Performing an ECG involves placing electrodes on the patient’s chest and limbs. The electrodes detect the tiny electrical changes on the skin that arise from the heart muscle’s electrophysiologic pattern with each beat. Although the ECG is a central tool for monitoring heart function, it is also non-invasive, painless, and quick to administer, making it a practical diagnostic procedure in numerous health care settings such as clinics and hospitals.
Contents
What You See on an ECG
An ECG (electrocardiogram) shows the electrical activity of your heart. It’s a painless test that helps doctors diagnose many heart conditions. Here’s what you’ll see on an ECG and what it means.
ECG Waves
- P wave: This small wave shows the electrical activity of the atria (the upper chambers of the heart).

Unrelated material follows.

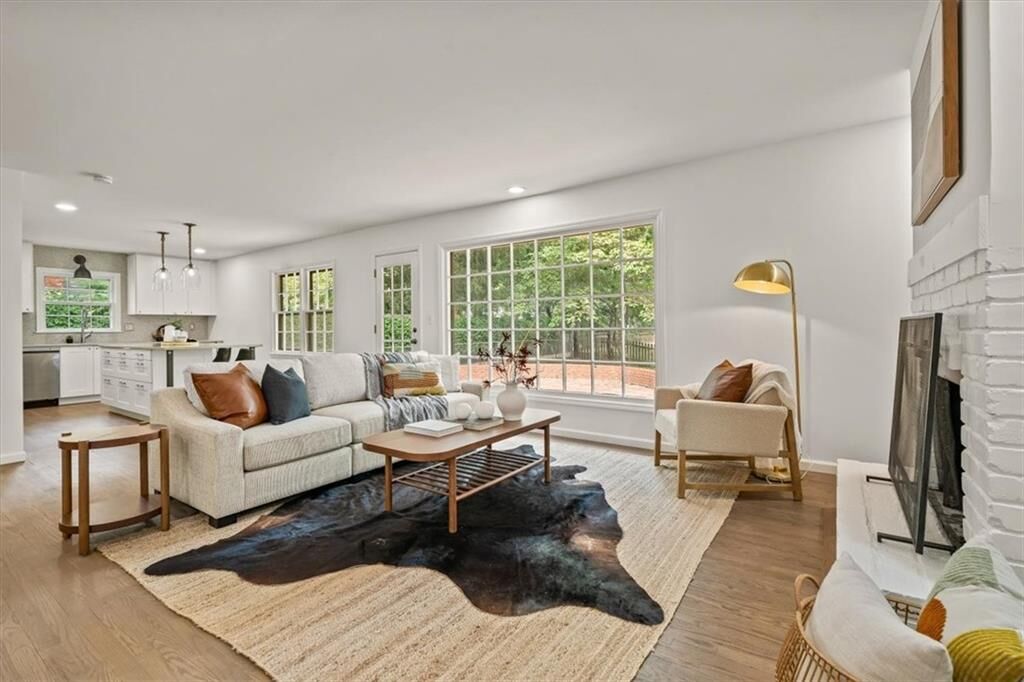 Property Photo: 8101 Rosewood Drive KS 66208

- QRS complex: This is the largest part of the ECG. It shows the electrical activity of the ventricles (the lower chambers of the heart).
- T wave: This wave shows the ventricles recovering after they contract.
ECG Intervals
Intervals are spaces between the waves of an ECG. Heart problems can cause these intervals to be too long or too short.

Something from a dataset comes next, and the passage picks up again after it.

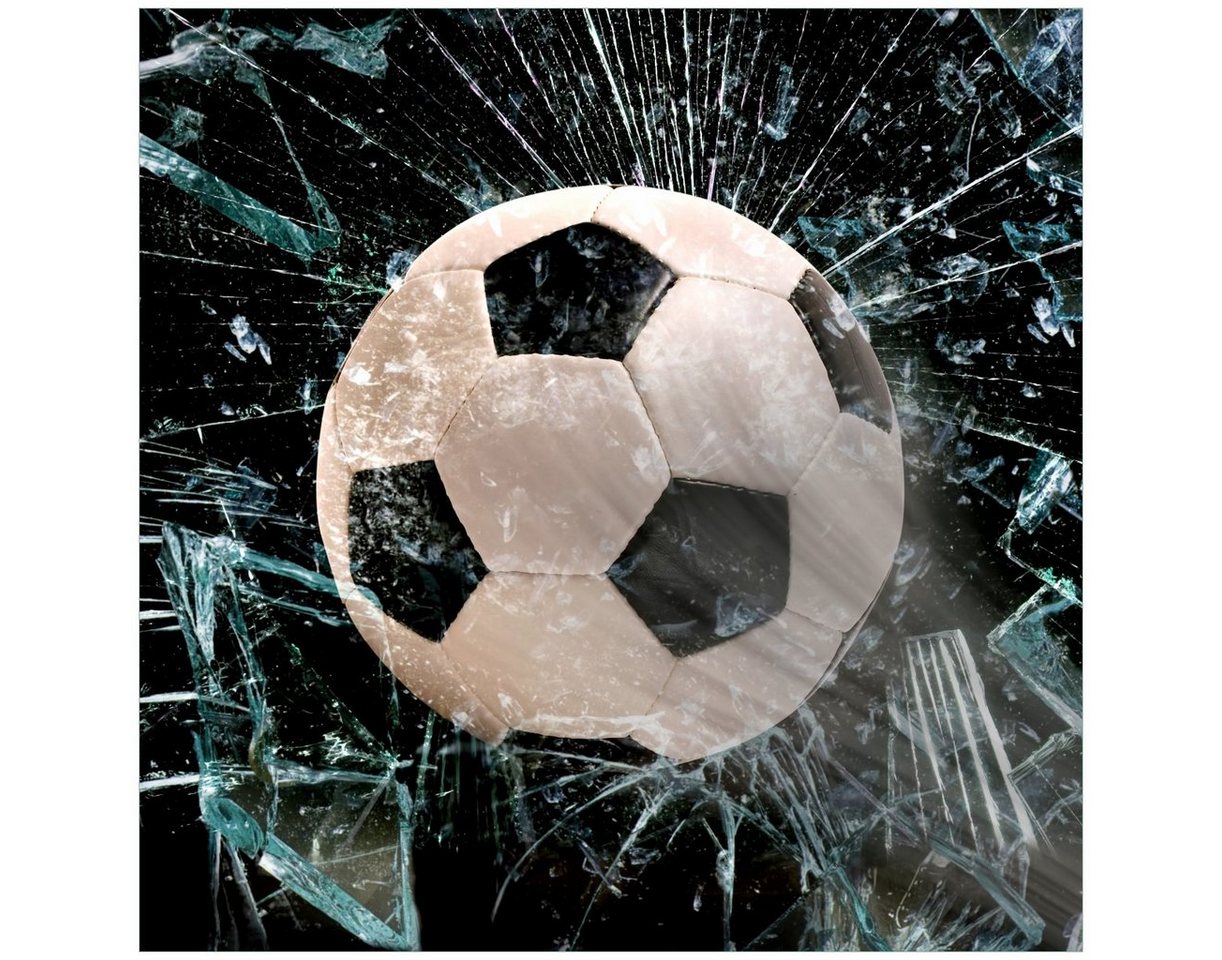 Wallario Möbelfolie Fußball - im Fenster, Splitter und Glas Wallario Möbelfolie Fußball - im Fenster, Splitter und Glas von Wallario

- PR interval: The time from the start of the P wave to the start of the QRS complex.
- QT interval: The time from the start of the QRS complex to the end of the T wave.
ECG Rhythm
Your ECG also shows the rhythm of your heart. A normal rhythm is called sinus rhythm. Other heart rhythms include:
- Atrial fibrillation: A fast and irregular heart rhythm.
- Ventricular tachycardia: A very fast heart rhythm.

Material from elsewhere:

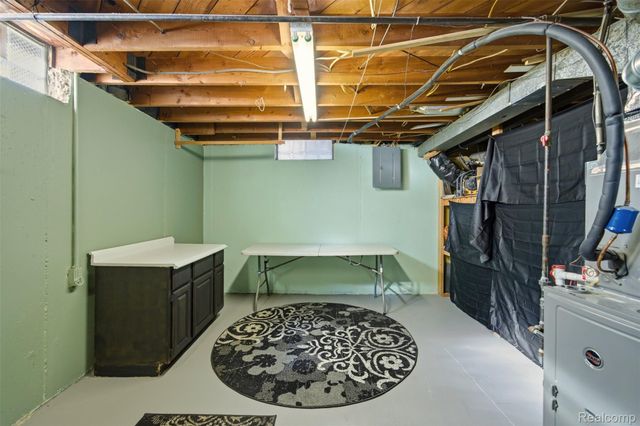 23008 Allor Street, St. Clair Shores, MI 48082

- Heart block: The electrical signal is slowed or blocked as it travels through the heart.
Summary Table
P wave | Atrial activity |
QRS complex | Ventricular activity |
T wave | Ventricular recovery |
PR interval | Time for the electrical signal to travel from atria to ventricles |
QT interval | Time for ventricles to contract and recover |
ECG readings help your doctor decide if you need more tests or treatment.
Key Takeaways
- An ECG is used to measure the electrical activity of the heart.
- It is a standard, non-invasive test for diagnosing heart conditions.
- The test is quick, painless, and can be performed in a variety of healthcare settings.
Understanding ECGs
This section provides an in-depth look at the ECG concerning electrode placement, interpreting electrical signals, and analyzing test results.
Electrode Placement and Procedure
The ECG procedure begins with the careful placement of electrodes on the patient’s chest, arms, and legs. A technician applies these conductive pads to the skin after properly preparing the areas to ensure unimpeded signal transmission. At least twelve electrodes are used during a standard ECG to capture a wide range of electrical activity from various parts of the heart.
Electrical Signals and Wave Patterns
Once the electrodes are in place, they detect the electrical impulses that initiate every heartbeat. The heart’s electrical system causes the atria and ventricles to contract, regulating the rhythm and rate of the heartbeat. On an ECG readout, this activity is divided into distinct segments: the P wave representing atrial depolarization, the QRS complex denoting ventricular depolarization, and the T wave indicating ventricular repolarization.
Interpreting the Results
A cardiologist interprets the ECG, looking for abnormalities in the wave patterns that may reveal heart conditions such as arrhythmia, heart attacks, or other dysfunctions. Irregularities may indicate issues with blood flow, heart muscle damage, or elevated risk for future cardiac events. The results help form a diagnosis, guide treatment decisions, and assess the urgency of a patient’s condition.